Arguably, one effective mechanism for improving the urban environment has been trial and error. Minor missteps provide feedback useful for recalibrating future choices. Small errors are relatively easy and inexpensive to correct. Bigger, coarser mistakes are far less so. 

The redevelopment of the former EWEB site along the banks of the Willamette River is monumentally important to Eugene. As a matter of fact, it may be our Hudson Yards. Perhaps it’s a stretch for me to suggest there are considerable parallels between the two projects, but they are clearly there. Both developments are being undertaken by a single development team on sites brimming with potential. Both are the beneficiaries of public subsidies. Both are and will be realized relatively quickly. Though perhaps inconceivable given the disparities between them, the EWEB riverfront redevelopment may be even more significant to Eugene than Hudson Yards is to New York. 

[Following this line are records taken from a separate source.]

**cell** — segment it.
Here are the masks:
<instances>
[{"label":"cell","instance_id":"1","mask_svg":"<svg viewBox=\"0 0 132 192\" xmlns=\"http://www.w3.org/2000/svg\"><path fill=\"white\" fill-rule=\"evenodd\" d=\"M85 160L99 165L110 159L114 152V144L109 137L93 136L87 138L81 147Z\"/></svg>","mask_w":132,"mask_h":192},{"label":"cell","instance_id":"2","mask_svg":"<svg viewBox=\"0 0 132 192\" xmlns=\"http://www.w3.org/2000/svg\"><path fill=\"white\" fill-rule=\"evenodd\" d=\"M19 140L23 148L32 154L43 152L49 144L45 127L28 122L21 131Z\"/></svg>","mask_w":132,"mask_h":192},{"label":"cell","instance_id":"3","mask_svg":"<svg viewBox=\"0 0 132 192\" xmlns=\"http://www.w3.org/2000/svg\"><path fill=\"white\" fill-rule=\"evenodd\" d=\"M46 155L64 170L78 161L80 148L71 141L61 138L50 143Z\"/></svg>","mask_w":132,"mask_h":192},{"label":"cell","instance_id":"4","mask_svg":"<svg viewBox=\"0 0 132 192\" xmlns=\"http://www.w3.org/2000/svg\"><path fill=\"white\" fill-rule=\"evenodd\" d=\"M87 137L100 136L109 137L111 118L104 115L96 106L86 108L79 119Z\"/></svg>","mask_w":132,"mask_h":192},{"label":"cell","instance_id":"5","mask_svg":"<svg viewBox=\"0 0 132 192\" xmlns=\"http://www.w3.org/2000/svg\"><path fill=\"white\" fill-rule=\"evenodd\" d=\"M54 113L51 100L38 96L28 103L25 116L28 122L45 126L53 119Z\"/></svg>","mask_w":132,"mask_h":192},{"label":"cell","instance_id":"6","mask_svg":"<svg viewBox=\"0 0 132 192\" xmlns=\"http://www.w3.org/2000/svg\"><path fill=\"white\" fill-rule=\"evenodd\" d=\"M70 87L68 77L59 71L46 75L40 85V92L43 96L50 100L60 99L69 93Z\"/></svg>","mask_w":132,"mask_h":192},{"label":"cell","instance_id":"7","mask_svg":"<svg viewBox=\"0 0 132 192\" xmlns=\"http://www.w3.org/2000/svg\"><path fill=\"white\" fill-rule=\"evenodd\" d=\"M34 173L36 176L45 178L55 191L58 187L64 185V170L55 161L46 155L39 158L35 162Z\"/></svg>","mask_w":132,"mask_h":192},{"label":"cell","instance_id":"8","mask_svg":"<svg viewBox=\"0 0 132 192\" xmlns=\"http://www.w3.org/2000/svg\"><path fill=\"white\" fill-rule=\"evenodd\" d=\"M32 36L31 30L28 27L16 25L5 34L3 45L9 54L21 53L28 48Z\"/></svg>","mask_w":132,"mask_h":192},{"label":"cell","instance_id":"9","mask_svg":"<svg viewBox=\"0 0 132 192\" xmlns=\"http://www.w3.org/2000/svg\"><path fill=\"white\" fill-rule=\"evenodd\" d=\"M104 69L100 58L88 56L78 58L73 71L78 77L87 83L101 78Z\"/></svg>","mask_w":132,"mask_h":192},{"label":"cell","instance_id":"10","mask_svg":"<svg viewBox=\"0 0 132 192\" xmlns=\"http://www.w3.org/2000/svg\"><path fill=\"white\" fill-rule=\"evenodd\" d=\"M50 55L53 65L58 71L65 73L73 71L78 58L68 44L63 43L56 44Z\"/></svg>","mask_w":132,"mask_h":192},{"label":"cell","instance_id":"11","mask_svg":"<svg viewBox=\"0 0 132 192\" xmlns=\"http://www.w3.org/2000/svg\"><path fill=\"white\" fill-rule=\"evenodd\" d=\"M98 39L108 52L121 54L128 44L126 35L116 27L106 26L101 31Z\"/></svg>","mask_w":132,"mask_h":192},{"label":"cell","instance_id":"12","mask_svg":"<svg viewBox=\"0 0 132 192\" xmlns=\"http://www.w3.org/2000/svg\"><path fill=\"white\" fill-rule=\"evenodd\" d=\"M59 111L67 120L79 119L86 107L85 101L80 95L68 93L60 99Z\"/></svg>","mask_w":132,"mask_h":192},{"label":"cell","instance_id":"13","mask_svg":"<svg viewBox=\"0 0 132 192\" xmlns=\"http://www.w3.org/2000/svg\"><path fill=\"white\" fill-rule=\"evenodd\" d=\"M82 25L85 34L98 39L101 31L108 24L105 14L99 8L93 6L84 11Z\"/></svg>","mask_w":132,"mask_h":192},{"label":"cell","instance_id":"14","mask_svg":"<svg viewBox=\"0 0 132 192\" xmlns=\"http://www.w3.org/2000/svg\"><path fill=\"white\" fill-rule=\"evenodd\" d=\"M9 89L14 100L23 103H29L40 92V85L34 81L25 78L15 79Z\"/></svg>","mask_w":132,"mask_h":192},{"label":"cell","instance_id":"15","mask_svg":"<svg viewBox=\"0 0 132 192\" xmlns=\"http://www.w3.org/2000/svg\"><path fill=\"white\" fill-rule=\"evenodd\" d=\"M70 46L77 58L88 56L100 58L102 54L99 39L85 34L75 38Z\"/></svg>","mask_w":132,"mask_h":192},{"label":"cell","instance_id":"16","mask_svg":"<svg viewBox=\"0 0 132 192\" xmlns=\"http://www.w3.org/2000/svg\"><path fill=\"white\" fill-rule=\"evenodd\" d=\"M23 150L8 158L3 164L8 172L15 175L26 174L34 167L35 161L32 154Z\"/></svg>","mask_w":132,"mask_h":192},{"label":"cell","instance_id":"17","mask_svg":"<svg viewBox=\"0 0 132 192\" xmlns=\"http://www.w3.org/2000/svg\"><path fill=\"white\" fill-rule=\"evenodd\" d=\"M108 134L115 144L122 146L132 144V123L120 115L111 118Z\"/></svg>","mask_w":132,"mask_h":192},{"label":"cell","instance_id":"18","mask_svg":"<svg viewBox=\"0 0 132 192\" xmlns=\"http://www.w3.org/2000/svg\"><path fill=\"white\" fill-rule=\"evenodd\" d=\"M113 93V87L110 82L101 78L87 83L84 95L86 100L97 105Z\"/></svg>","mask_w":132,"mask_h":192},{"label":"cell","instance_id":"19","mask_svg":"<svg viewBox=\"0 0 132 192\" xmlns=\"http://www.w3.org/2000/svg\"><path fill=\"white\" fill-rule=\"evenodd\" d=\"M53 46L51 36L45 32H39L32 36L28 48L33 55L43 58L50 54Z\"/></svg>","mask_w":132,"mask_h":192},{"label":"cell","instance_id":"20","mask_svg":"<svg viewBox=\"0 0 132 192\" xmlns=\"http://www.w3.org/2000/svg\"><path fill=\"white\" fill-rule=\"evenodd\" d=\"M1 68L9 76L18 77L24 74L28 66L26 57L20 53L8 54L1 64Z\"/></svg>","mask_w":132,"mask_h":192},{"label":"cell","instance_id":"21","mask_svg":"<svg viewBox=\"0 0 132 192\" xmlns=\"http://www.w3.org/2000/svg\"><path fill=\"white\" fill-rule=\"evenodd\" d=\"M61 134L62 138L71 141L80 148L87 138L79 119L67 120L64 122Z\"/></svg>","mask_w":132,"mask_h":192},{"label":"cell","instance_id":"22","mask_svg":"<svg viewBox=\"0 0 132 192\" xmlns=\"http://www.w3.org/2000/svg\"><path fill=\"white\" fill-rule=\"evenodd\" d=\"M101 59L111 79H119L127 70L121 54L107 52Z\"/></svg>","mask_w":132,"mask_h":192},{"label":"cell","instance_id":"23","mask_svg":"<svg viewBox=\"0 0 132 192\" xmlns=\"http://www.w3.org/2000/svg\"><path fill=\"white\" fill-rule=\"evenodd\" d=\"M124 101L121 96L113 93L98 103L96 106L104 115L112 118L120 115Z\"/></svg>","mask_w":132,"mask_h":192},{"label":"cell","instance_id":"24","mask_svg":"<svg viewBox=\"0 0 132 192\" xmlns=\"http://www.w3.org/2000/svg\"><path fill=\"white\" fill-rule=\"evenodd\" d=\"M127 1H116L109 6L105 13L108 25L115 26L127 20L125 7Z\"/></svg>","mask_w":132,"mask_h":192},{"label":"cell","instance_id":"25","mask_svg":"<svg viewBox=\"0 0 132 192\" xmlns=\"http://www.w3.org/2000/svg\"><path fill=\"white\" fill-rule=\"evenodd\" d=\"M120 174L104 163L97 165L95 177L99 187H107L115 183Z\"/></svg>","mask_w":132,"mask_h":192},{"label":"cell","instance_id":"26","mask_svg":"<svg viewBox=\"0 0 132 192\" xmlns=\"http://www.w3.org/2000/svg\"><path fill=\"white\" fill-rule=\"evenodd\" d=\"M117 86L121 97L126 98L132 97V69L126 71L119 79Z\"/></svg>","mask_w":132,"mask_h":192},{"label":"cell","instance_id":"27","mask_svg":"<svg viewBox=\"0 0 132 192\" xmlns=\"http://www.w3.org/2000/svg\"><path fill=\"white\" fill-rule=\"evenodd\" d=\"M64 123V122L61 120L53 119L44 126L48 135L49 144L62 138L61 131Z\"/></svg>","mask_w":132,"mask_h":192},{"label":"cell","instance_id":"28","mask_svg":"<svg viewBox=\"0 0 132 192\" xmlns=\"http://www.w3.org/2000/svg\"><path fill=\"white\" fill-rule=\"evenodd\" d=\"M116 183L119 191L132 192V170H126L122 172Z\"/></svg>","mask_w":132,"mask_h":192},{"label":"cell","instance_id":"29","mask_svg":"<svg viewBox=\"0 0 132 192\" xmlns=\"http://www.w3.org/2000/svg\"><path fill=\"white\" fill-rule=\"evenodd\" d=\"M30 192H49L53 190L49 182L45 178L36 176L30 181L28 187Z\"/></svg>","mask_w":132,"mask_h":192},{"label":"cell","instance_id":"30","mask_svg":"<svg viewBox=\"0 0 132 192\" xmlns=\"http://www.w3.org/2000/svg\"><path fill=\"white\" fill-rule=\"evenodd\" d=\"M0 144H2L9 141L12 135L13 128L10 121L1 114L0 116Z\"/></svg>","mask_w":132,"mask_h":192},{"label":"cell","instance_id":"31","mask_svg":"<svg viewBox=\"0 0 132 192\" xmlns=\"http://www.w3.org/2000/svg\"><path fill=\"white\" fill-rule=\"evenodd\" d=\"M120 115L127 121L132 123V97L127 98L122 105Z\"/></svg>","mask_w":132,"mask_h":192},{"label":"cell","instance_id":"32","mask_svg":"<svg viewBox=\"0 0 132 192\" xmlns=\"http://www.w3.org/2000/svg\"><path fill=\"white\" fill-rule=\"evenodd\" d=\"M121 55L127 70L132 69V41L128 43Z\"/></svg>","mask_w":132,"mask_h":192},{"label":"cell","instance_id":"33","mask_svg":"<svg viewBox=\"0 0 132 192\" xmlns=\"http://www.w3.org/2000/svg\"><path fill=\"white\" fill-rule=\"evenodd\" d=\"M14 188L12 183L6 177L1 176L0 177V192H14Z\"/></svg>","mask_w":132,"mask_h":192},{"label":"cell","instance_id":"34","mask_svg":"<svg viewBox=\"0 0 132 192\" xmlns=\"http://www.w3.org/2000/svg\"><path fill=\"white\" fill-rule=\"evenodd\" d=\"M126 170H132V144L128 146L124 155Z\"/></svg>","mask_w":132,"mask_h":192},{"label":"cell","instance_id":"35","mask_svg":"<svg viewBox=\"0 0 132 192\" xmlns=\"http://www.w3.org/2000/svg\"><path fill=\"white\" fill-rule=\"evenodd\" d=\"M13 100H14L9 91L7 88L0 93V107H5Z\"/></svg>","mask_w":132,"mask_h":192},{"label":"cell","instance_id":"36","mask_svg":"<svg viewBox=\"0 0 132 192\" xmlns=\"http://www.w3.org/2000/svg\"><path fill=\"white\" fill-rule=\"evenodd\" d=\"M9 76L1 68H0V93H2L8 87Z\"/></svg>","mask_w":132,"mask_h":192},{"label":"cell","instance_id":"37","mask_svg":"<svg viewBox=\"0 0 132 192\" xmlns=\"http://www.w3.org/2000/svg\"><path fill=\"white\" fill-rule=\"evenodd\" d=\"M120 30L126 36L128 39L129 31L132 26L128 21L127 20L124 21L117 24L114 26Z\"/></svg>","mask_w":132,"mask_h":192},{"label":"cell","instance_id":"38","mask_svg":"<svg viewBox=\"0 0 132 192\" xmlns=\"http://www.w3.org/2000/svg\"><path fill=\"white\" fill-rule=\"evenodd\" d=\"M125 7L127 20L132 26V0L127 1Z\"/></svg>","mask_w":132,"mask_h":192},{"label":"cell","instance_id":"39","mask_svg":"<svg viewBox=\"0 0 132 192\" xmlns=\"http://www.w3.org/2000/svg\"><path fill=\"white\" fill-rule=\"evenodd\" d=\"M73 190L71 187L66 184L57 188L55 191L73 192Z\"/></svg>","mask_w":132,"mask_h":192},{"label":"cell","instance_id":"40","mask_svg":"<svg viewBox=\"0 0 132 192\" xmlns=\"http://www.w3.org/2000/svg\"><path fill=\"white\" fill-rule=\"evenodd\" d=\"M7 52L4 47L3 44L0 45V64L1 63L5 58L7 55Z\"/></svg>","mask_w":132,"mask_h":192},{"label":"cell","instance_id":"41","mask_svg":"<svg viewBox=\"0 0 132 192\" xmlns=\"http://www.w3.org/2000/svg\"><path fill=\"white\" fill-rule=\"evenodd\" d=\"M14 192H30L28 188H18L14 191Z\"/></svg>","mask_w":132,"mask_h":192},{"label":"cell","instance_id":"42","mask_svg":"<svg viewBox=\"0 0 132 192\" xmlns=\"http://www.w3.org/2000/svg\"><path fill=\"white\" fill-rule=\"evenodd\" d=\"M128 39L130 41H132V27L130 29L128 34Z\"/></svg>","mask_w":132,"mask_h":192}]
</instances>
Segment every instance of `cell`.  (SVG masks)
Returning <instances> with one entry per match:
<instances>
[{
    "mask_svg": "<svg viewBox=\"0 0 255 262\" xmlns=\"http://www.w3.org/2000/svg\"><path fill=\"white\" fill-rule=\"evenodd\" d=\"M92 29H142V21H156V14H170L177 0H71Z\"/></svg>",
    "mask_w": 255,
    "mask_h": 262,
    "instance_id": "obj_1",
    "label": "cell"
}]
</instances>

Again, bigger isn’t necessarily better. What’s clearly needed for the EWEB riverfront project is good design, fine-grained and attuned to the specifics of the site and its connections to the river and urban fabric. Good design will be necessary to avert the possibility of “unremitting artificiality” and “frictionless sameness” that afflicts Hudson Yards. Indeed, what Eugene needs of its riverfront redevelopment project is to avoid making the big mistakes by utilizing an iterative design process that models as closely as possible what piecemeal growth might be like if it was actually implemented that way. 

Regardless of their size, location, or cost, there are lessons to be learned from any project. Hudson Yards may be huge and expensive but not so much so that it doesn’t have something to teach architects here in Eugene.

(1) 1 Manhattan West isn’t technically part of the Hudson Yards development, but it is immediately contiguous with it and utilizes the same architectural vocabulary. The tower is part of an associated mixed-use project by Brookfield Properties and not by Related Companies/Oxford Properties, developers for Hudson Yards. 

(2) The Guardian dubbed the Vessel “a 15-story high answer to the question: ‘How much money could a rich man waste building a climbable version of an M.C. Escher drawing?’ (The answer is $200 million).” 

(3) KPF, SOM, Roche-Dinkeloo, and Diller Scofidio + Renfro designed the Phase 1 towers. Phase 2 will include towers reportedly designed by Santiago Calatrava, Robert A.M. Stern, and Frank Gehry.